Beitrag: Fragwürdige Versprechen –
         Helfen Alzheimer-Medikamente

Sendung vom 03. Dezember 2013

von Andreas Halbach

Anmoderation:
Das große Vergessen im Alter – darunter leiden immer mehr. Und
die Angst hatte wohl jeder schon mal, am Ende auch zu denen zu
gehören, die ihre Familie nicht mehr erkennen. Und immer
weniger wissen über Zukunft oder eigene Vergangenheit.
Alzheimer also heilen oder verzögern? Dürfte wohl zu den großen
Menschheitsträumen zählen. Kein Wunder also, dass sich
Medikamente gut verkaufen, die angeblich wirken bei
Gedächtnisverlust. Andreas Halbach über eine fragwürdige
Wissenschaft - und ihre Vertreter.

Text:
Sie leben in ihrer eigenen Welt: Menschen mit der Diagnose
Alzheimer. Viele hier im Pflegeheim Albstift in Aalen haben schon
jahrelange Medikamententherapien hinter sich. Für viel wichtiger
hält Stifts-Direktor Manfred Zwick aber menschliche Zuwendung,
eine menschenwürdige Umgebung.

O-Ton Manfred Zwick, Direktor Seniorenheim Albstift:
Mit sechs bis vierzehn unterschiedlichen Medikamenten
kommen die Bewohner zu uns. Und wir haben festgestellt,
gemeinsam mit den Hausärzten, gemeinsam mit den
Fachärzten für Neurologie und Psychiatrie, dass wir, wenn
wir die Medikation reduzieren können, dass wir ein
deutliches Mehr an Lebensgewinn erfahren. Das heißt, der
Mensch wird wacher, er nimmt aktiv am Leben dann auch
teil, und wir akzeptieren einfach das Anderssein auch.
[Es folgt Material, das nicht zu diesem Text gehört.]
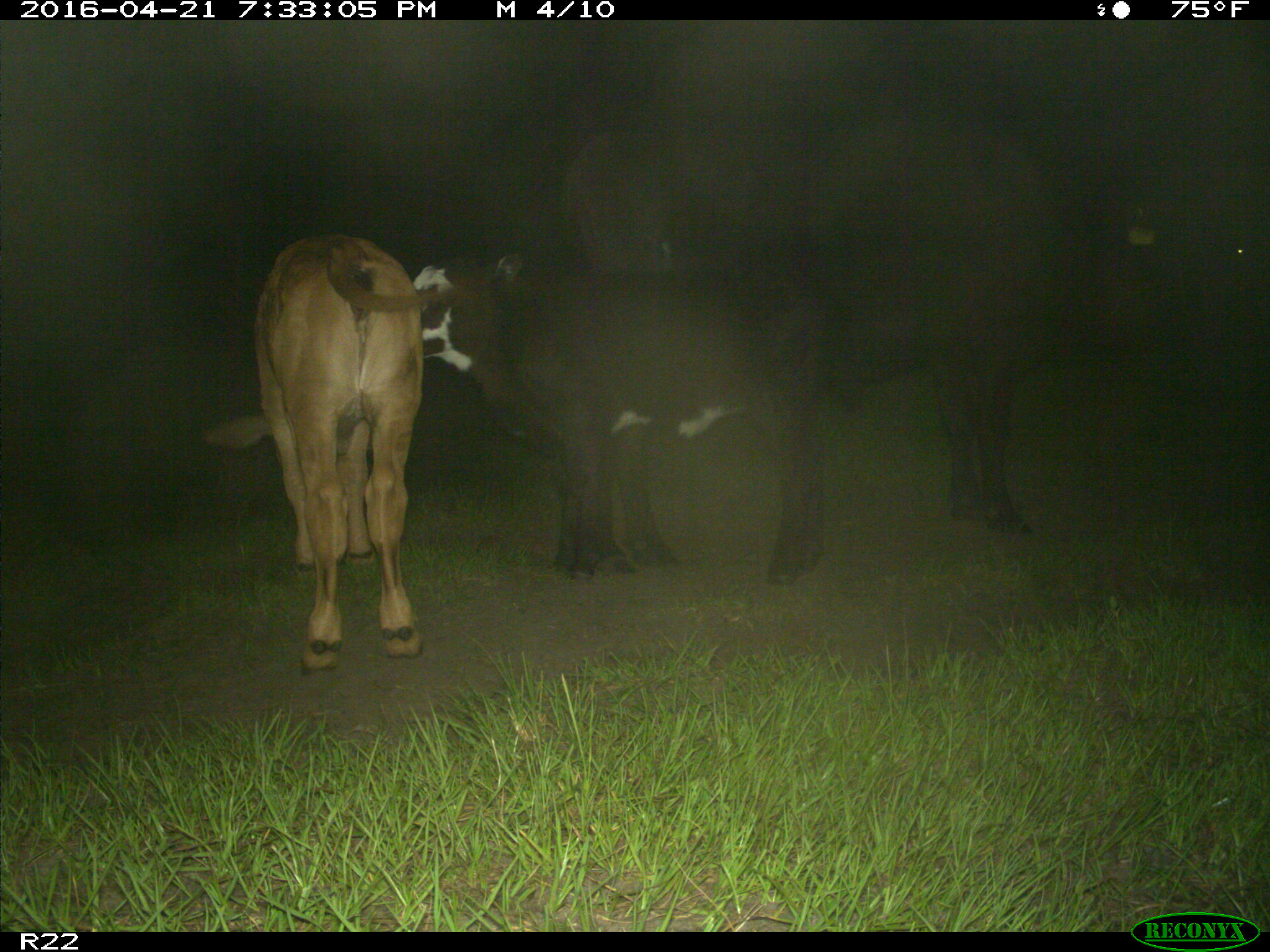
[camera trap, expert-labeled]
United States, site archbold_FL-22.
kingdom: Animalia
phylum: Chordata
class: Mammalia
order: Artiodactyla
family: Bovidae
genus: Bos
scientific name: Bos taurus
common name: domestic cow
Bos taurus (domestic cow).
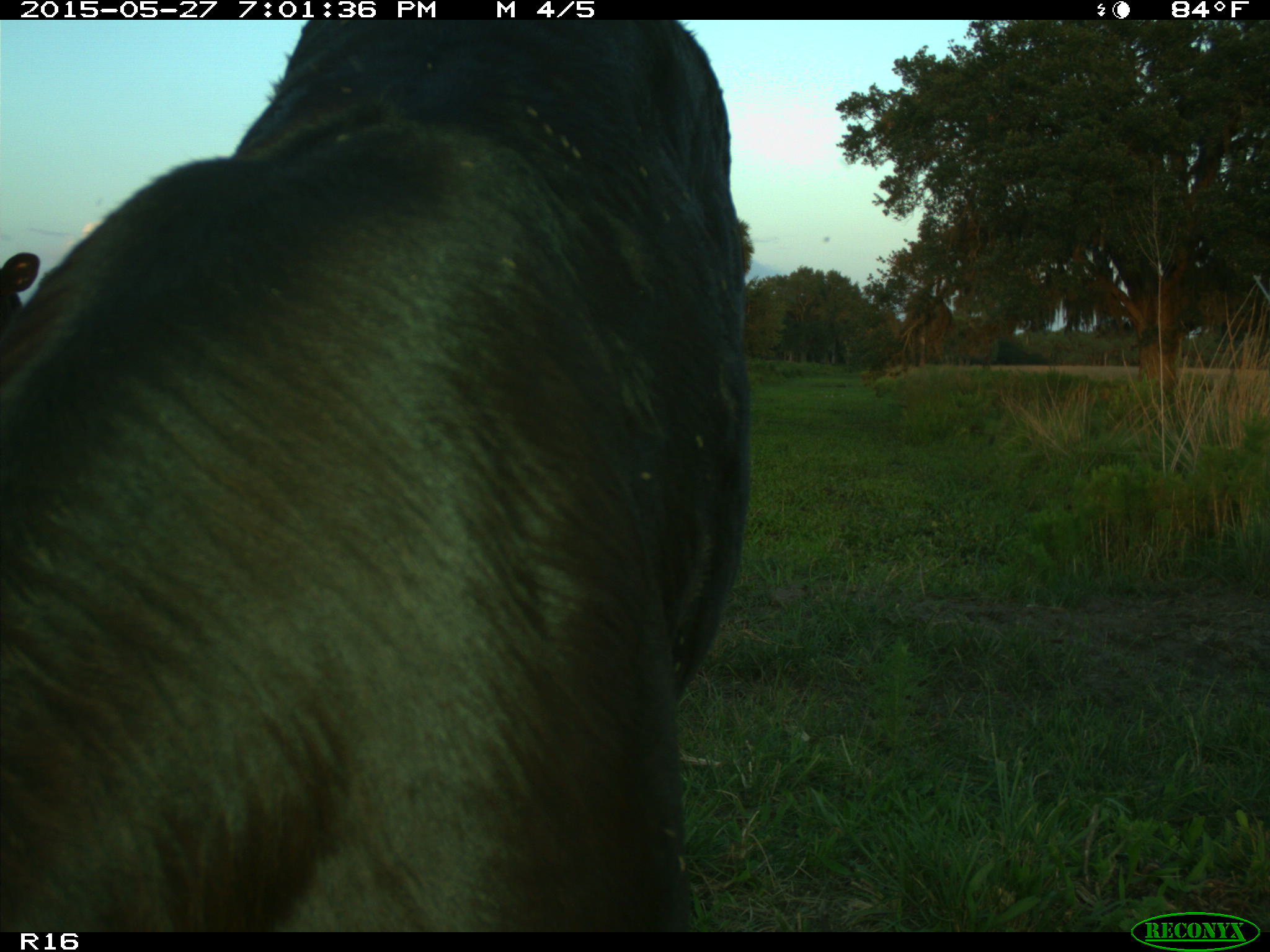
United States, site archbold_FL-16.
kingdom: Animalia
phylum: Chordata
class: Mammalia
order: Artiodactyla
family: Bovidae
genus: Bos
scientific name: Bos taurus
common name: domestic cow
Bos taurus (domestic cow).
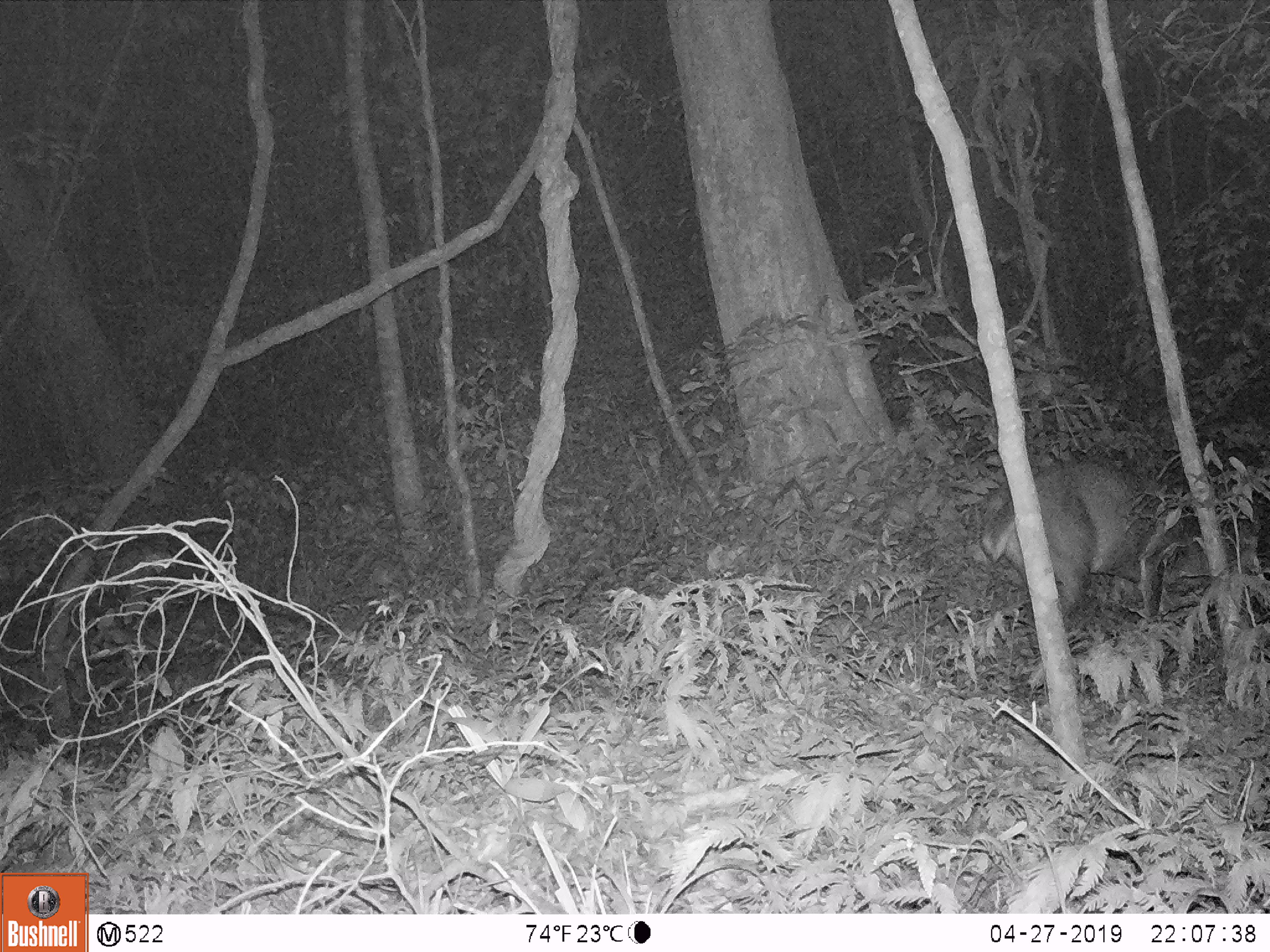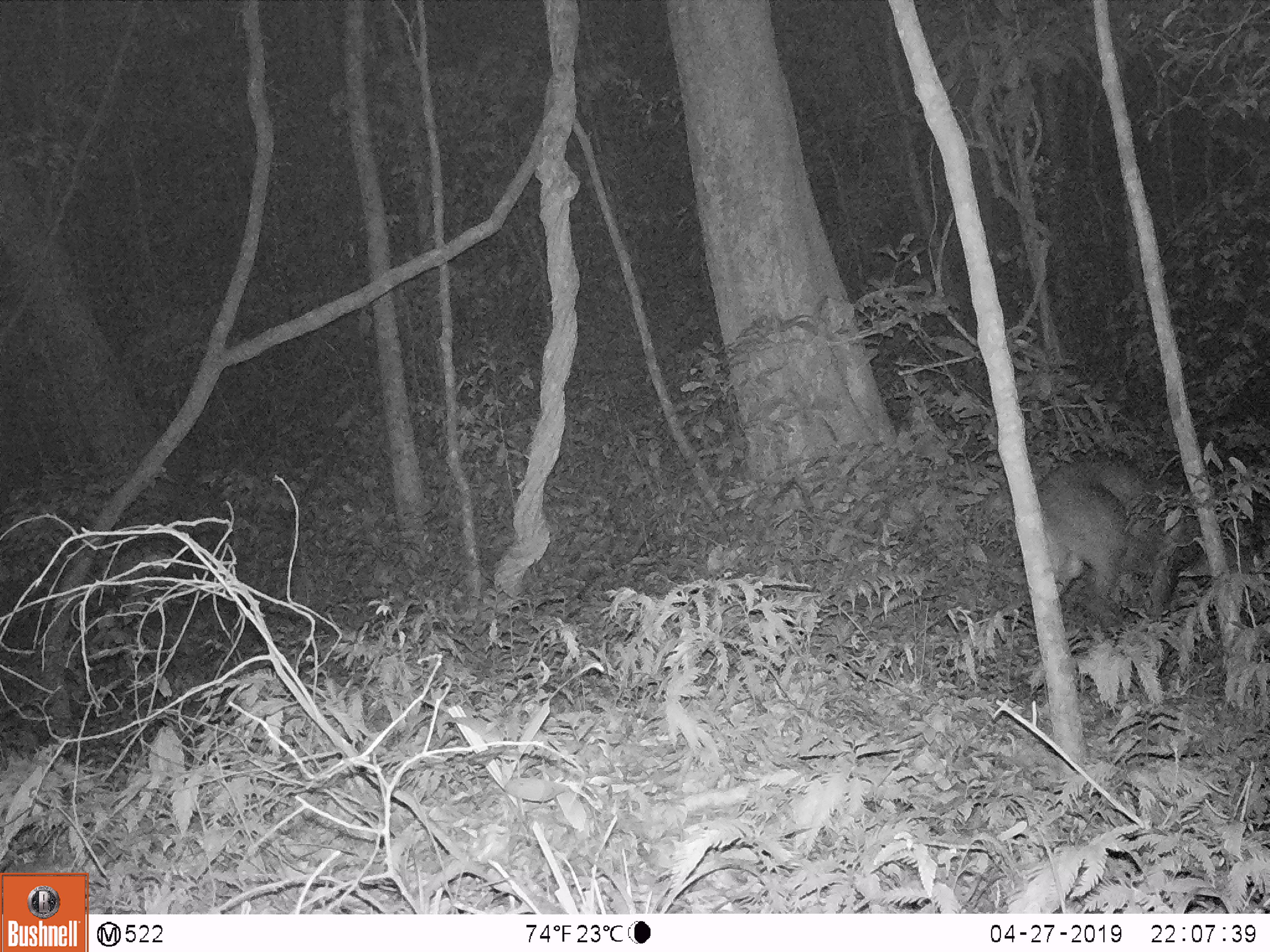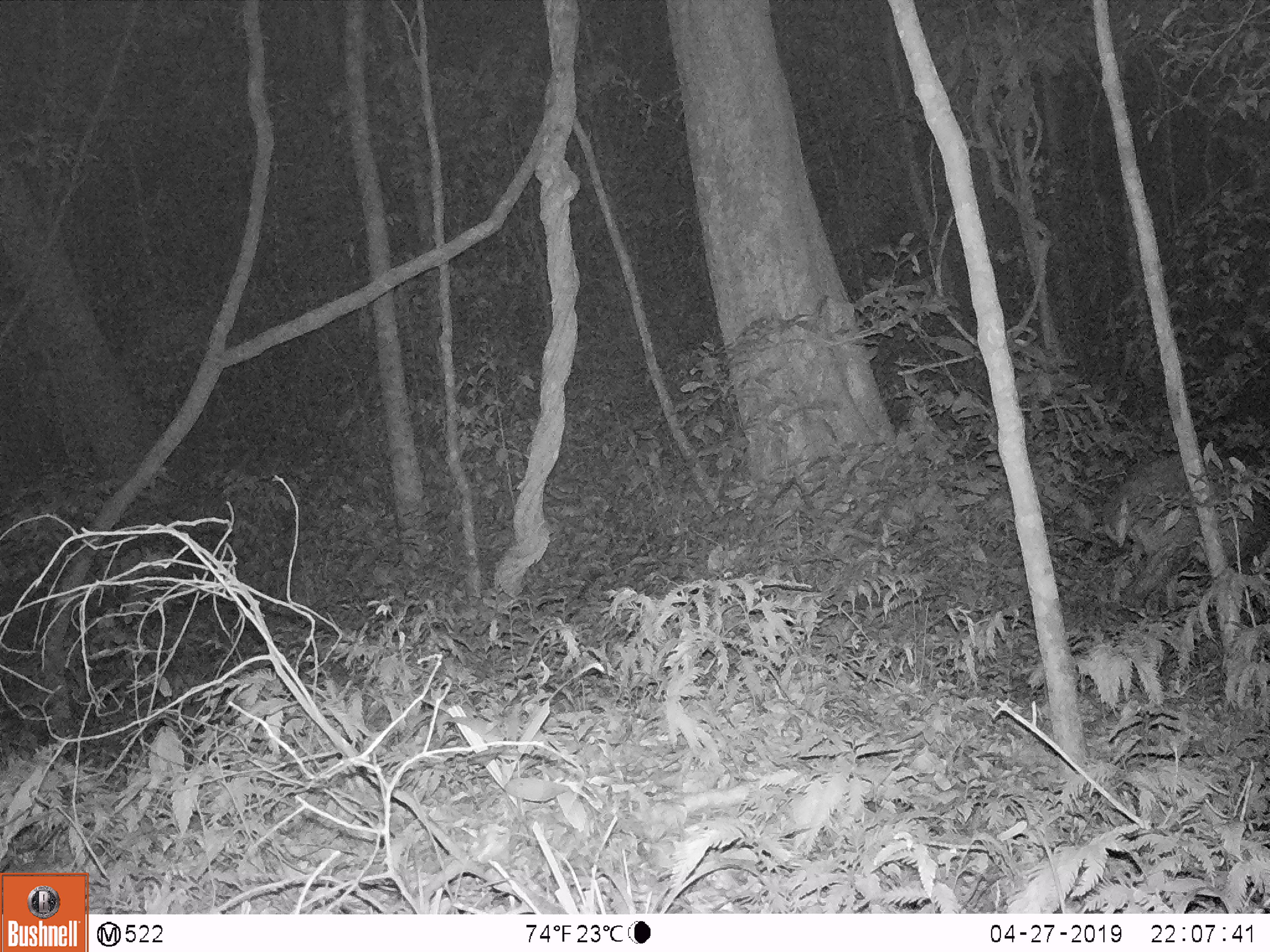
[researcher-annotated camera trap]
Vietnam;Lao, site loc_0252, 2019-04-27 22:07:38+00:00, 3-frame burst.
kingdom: Animalia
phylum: Chordata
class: Mammalia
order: Artiodactyla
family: Cervidae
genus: Muntiacus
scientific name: Muntiacus vuquangensis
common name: large-antlered muntjac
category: large antlered muntjac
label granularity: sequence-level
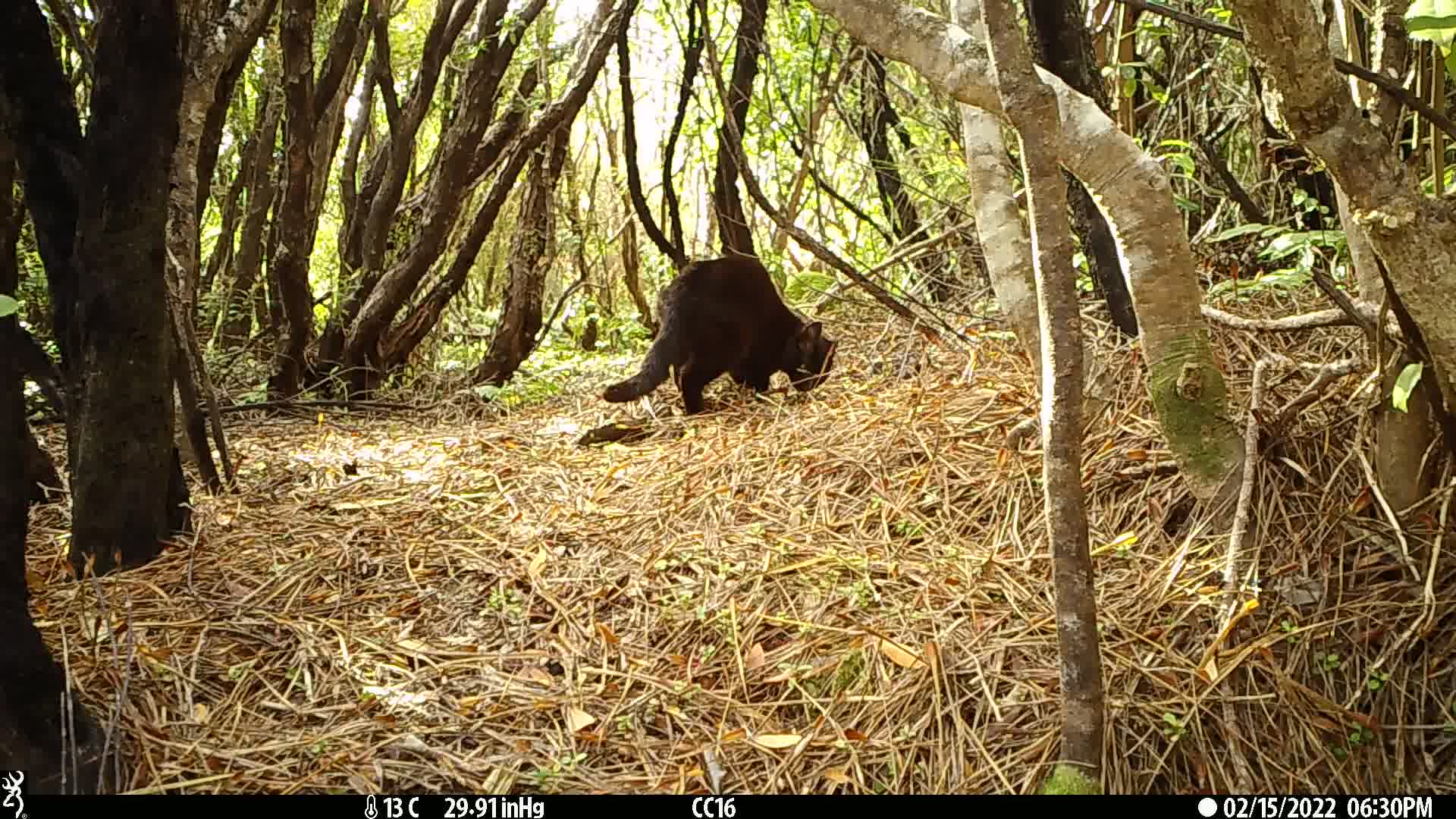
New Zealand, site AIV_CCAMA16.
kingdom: Animalia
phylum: Chordata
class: Mammalia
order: Carnivora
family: Felidae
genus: Felis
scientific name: Felis catus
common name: domestic cat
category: cat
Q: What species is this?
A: Cat (domestic cat) (Felis catus).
Von rund einer Million Demenzkranker in Deutschland wird bei
mehr als der Hälfte „Alzheimer“ diagnostiziert. Doch die
rätselhafte Krankheit ist bis heute nicht mal im Ansatz erforscht.

Wir sind auf dem Deutschen Neurologen-Kongress. Führende
Alzheimer-Experten sind ratlos. Die Wissenschaft habe bisher
vergeblich nach einem wirksamen Medikament gesucht.
O-Ton Professor Konrad Beyreuther, Molekularbiologe,
Universität Heidelberg:
Ernüchternd, wenn man nahezu 30 Jahre über Alzheimer
gearbeitet hat und am Anfang gesagt hat, in fünf Jahren,
dann hat man gesagt, in zehn Jahren, dann hat man gesagt,
in 20 Jahren werden wir die Pille haben. Heute gibt es keine
einzige Studie, die wirklich sagt, wir haben den Durchbruch
erreicht.

Trotzdem locken Hersteller mit fragwürdigen Versprechungen.
Auf dem Neurologen-Kongress präsentiert etwa die Firma
Nutricia, eine Tochter des Danone-Konzerns, ihre Trinknahrung
als „Therapie-Konzept bei Alzheimer-Krankheit im Frühstadium“.

O-Ton Verkaufsberater:
Es bremst den Verfall der Nerven. Das sehen Sie auch an
diesen Bildern sehr schön. Diese Synapsen werden nicht
mehr so schnell abgebaut und die Nerven werden geschont,
quasi.

O-Ton Frontal21:
Na aber Therapie heißt ja schon, das suggeriert ja irgendwo
ein Versprechen?

O-Ton Verkaufsberater:
Das Wort ist vielleicht dann ein bisschen – sage ich mal -
irreführend in diesem Zusammenhang.

Wir fragen nach bei Nutricia. Schriftlich heißt es,

Zitat:
„Der regelmäßige Einsatz von Souvenaid kann sich positiv
auf die Gedächtnisleistung von Alzheimer-Patienten im
Frühstadium auswirken.“

Wir zeigen die Werbebroschüre der Trinknahrung dem
Arzneimittelexperten Peter Schönhöfer.

O-Ton Peter Schönhöfer, Arzneimittelexperte:
Eine Trinknahrung zur Vorbeugung von Alzheimer? Das ist
nichts anderes als Schall und Rauch. Da gibt es keine
Möglichkeiten zu sagen, das wirkt.

Für ihren Auftritt auf dem Jahreskongress zahlen große
Pharmafirmen, als sogenannte „Platin-Sponsoren“ insgesamt
mehr als 1,6 Millionen Euro.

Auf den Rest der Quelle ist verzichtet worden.